* _TASK DETAILS_
Quote the lines word for word, beginning with the line that contains "Among [94,92], [80,102], [87,47], [84,75], can" and continuing through the final line of the records, both ends included.

····················

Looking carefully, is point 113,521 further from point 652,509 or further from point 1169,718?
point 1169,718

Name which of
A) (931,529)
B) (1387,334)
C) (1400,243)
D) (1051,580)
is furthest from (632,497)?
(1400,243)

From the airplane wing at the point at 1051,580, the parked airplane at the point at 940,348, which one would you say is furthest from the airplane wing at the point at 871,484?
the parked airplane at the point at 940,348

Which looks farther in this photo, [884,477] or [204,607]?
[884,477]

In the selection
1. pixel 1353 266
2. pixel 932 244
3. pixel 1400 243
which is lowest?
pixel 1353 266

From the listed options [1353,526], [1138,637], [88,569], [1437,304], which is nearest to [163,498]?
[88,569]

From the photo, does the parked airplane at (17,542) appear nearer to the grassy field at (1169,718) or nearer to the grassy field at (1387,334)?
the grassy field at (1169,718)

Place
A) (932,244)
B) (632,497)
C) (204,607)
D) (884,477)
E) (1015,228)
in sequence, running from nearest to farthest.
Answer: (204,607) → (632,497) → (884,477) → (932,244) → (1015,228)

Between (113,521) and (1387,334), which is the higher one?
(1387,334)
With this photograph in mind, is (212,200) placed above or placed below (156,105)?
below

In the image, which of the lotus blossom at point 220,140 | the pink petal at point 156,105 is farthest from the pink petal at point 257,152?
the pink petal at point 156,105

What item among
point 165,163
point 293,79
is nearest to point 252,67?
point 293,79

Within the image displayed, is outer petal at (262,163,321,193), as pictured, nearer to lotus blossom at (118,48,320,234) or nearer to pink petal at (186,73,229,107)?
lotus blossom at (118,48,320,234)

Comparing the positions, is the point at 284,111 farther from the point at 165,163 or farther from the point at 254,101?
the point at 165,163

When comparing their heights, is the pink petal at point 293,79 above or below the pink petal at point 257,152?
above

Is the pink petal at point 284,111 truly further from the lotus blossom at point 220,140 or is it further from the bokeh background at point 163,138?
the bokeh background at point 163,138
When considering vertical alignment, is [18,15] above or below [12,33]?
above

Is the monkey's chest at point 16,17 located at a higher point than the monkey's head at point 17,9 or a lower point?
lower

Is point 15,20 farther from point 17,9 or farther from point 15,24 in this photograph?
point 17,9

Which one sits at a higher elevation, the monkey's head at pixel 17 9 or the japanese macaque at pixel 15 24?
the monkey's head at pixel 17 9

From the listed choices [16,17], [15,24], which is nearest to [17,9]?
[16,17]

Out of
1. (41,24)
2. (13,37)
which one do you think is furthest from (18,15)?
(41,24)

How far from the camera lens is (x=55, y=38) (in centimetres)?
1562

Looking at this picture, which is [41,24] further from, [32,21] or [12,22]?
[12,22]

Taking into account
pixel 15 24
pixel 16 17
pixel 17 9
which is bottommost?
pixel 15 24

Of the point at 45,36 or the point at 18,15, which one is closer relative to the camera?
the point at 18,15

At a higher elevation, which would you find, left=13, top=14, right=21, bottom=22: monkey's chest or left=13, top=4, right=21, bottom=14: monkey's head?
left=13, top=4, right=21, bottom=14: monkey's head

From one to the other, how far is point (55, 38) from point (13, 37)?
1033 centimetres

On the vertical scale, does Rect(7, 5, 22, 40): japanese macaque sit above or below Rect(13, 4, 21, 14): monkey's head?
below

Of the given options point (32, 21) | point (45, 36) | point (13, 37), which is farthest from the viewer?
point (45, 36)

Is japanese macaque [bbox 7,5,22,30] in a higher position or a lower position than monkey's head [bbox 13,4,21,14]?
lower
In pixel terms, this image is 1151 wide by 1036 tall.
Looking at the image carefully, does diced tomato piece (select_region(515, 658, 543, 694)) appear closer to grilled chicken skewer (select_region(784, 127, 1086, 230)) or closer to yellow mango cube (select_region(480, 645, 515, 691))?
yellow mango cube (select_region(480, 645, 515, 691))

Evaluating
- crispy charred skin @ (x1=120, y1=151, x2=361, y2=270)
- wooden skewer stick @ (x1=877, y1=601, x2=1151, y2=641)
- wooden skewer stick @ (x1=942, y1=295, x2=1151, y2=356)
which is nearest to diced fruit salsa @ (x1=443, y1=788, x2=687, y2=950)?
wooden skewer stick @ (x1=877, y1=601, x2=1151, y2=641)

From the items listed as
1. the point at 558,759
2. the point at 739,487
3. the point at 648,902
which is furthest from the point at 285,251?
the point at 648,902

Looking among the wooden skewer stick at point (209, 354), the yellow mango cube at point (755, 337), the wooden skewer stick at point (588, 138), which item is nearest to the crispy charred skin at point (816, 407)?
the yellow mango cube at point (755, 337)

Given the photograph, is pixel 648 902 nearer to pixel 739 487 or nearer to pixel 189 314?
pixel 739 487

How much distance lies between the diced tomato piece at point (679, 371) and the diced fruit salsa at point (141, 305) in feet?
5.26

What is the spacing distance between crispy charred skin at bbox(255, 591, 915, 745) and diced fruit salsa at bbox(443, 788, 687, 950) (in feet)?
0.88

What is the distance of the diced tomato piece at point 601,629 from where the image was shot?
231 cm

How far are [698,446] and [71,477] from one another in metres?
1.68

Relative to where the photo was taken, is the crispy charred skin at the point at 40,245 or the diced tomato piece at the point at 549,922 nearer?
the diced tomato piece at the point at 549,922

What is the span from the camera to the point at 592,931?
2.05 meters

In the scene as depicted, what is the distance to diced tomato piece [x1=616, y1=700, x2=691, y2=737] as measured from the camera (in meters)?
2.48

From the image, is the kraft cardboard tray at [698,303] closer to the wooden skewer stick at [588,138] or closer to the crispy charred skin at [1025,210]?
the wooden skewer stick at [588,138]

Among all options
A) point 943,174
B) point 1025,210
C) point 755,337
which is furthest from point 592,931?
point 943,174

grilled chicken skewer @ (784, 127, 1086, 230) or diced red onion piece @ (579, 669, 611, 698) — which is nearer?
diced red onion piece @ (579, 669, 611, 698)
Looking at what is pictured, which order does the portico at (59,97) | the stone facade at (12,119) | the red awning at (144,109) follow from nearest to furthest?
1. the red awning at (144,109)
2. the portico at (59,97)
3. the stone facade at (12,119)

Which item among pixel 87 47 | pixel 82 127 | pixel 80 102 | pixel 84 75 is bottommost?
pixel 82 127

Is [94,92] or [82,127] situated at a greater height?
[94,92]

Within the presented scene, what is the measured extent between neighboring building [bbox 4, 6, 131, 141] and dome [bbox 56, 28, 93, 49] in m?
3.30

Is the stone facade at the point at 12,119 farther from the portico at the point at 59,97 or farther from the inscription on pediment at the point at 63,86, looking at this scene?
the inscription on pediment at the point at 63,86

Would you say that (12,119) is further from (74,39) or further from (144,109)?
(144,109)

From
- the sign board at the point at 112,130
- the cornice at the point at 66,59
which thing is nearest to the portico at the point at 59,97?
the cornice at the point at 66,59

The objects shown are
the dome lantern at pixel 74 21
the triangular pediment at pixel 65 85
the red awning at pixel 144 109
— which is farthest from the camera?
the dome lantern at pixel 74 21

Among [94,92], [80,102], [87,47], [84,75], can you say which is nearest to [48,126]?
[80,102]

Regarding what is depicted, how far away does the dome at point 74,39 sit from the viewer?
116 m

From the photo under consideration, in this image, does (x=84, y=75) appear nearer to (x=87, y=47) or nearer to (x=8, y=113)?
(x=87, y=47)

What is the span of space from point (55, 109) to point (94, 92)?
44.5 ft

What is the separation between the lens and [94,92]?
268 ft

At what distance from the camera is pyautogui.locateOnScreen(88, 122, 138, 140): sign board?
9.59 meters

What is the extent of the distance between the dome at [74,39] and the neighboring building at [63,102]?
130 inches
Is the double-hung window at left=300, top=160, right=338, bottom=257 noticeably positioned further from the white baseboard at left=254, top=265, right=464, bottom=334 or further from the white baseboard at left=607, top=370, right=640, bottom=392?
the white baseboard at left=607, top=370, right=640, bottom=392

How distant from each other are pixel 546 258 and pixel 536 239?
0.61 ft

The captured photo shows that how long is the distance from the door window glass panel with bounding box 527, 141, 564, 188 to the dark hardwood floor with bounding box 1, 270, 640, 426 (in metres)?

····················

* _IN RESPONSE_
Among [94,92], [80,102], [87,47], [84,75], can you say which is nearest to [48,126]?
[80,102]

Regarding what is depicted, how far away does the dome at point 74,39 sit from the viewer?
116 m

From the photo under consideration, in this image, does (x=84, y=75) appear nearer to (x=87, y=47) or nearer to (x=8, y=113)?
(x=87, y=47)

What is the span of space from point (55, 109) to point (94, 92)?
44.5 ft

What is the separation between the lens and [94,92]?
268 ft

At what distance from the camera is pyautogui.locateOnScreen(88, 122, 138, 140): sign board?
9.59 meters

What is the extent of the distance between the dome at [74,39] and the neighboring building at [63,102]?
130 inches
Is the double-hung window at left=300, top=160, right=338, bottom=257 noticeably positioned further from the white baseboard at left=254, top=265, right=464, bottom=334 or further from the white baseboard at left=607, top=370, right=640, bottom=392?
the white baseboard at left=607, top=370, right=640, bottom=392

How distant from each other are pixel 546 258 and pixel 536 239?
0.61 ft

The captured photo shows that how long is the distance from the door window glass panel with bounding box 527, 141, 564, 188 to the dark hardwood floor with bounding box 1, 270, 640, 426 (in metres)?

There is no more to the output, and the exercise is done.